Rodolfo De Nadai

Essay cover, representing Review: Protein Structure Prediction

Review: Protein Structure Prediction

Posted: 4 years ago

  • ai
  • machine learning
  • deep learning
  • biology
  • medicine
  • knowledge
  • review

DISCLAIMER: All images on this document are not mine, and have their rights reserved by their owners.

In this post i'll present the study I made for a state of art project for my class in this semester, where the subject of research was the field of protein structure prediction.

Here is the Zotero link with the papers that I found, and other links: https://www.zotero.org/rdenadai/collections/6WDHP79S

Protein Structure Prediction is another biggest challenge that mankind is looking to solve. If solved or at least partially solved it could revolutionize medicine and drug industry.

At the end of the day, the search is the simple process of given a amino acid sequence, one must predict the 3D structure of the protein given physical restrictions (lower energy cost given by Gibbs Free Energy).

Motivation

Proteins are a important part of every organism, they, for example, help in the transport of molecules between cells. Given their importance, as much proteins we know, the best we could find, for example, better treatments to diseases.

In this sense I leave here the link about the excellent project done by my classmates, where they investigate the relationship between human proteins that interact with SARS-COV-2.

Network Analysis to Find Relations Between Symptoms of Human Diseases Associated with the Human Proteins that Interact with SARS-COV-2 and the COVID-19 Symptoms

Research

I start the research choosing terms to search for and what bases i'll apply those terms.

Not an easy task to find terms to search if you are not familiar with the theme, but, at the end got to the following:

  • "protein structure prediction"
  • "protein structure similarity"
  • "protein structure modeling"
  • protein "structure determination"
  • automated "protein structure determination"

And decided to search in Google Scholar and PubMed.

Search throught does bases are easy and one could easily apply some filters, and that's was done. I'm limit my research filtering Full Papers from 2016 to 2020, getting the first 20 papers from best match results (the sites gives you the option to sort by date or best match).

After collect all papers, a new filter was made, preprocessing the papers by reading their abstract and seeing if there is some relationship with the theme, and the selected the most recently or the ones that have some interesting content. At the end I ended up with 22 papers to read.
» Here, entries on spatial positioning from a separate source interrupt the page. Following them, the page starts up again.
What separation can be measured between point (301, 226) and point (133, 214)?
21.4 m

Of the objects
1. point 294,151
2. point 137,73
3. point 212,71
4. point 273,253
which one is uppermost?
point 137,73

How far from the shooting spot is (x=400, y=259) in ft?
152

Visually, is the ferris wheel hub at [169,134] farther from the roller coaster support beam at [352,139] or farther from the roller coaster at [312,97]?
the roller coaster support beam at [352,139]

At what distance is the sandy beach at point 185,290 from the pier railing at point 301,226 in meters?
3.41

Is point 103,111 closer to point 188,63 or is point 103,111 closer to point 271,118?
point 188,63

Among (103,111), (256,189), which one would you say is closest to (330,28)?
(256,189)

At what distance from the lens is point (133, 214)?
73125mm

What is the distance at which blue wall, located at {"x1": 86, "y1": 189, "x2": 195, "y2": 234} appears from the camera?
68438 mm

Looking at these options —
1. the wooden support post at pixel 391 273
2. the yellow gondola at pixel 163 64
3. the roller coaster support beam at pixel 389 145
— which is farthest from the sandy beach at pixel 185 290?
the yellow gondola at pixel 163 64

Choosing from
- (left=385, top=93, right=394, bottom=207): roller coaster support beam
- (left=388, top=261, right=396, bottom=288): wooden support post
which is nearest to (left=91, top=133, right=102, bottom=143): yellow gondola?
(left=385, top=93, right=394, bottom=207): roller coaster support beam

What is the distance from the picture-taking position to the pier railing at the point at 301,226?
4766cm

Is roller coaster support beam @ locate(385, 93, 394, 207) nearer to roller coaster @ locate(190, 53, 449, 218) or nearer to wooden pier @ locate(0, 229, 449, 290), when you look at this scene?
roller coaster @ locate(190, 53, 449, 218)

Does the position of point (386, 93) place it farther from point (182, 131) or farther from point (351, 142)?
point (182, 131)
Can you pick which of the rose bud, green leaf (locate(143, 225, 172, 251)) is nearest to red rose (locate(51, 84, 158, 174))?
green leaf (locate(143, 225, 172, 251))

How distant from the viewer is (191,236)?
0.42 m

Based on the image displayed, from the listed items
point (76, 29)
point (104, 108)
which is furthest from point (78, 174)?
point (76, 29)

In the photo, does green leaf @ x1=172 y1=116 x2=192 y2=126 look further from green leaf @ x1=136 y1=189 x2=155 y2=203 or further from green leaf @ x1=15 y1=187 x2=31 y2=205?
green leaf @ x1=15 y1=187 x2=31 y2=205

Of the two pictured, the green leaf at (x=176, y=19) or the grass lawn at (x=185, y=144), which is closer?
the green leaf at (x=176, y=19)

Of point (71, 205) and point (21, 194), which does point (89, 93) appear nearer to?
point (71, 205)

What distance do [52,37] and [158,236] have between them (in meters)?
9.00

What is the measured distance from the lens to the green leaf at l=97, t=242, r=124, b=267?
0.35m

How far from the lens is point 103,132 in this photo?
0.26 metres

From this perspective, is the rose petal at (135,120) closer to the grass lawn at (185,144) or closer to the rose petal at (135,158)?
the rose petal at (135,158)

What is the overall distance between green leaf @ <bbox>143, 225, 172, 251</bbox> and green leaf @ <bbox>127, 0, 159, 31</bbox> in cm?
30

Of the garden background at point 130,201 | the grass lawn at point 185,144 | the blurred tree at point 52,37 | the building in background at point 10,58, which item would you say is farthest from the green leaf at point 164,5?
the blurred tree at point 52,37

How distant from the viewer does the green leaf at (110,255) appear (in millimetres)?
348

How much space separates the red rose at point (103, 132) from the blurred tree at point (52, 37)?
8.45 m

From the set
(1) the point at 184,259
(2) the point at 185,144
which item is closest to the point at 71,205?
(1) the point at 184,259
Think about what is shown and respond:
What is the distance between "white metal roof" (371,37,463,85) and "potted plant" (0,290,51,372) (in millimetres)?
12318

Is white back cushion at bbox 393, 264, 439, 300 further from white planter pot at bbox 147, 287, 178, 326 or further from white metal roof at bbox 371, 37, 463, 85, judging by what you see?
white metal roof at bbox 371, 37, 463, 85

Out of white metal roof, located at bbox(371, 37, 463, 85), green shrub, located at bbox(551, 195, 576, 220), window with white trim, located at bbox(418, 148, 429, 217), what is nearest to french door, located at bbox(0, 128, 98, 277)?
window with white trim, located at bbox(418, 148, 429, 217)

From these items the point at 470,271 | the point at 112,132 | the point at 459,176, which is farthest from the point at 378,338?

Searched papers distribution over years

It's interesting to note that the number of papers in the research was getting high, but some strange down in 2019, so I thought why not to sum all papers from 2000 to 2020 given the terms. Since PubMed gives a nice csv file to download, I joined the values for each of the terms over the years. We could see a nice linear trend over the years.

PubMed searched paper distribution over years

Proteins structure

Protein structure are divided in four parts:

  • Primary
  • Secondary
  • Tertiary
  • Quaternary

I'm not going to describe each of the structure, but the image bellow may do an excellent job in illustrating what each structure is.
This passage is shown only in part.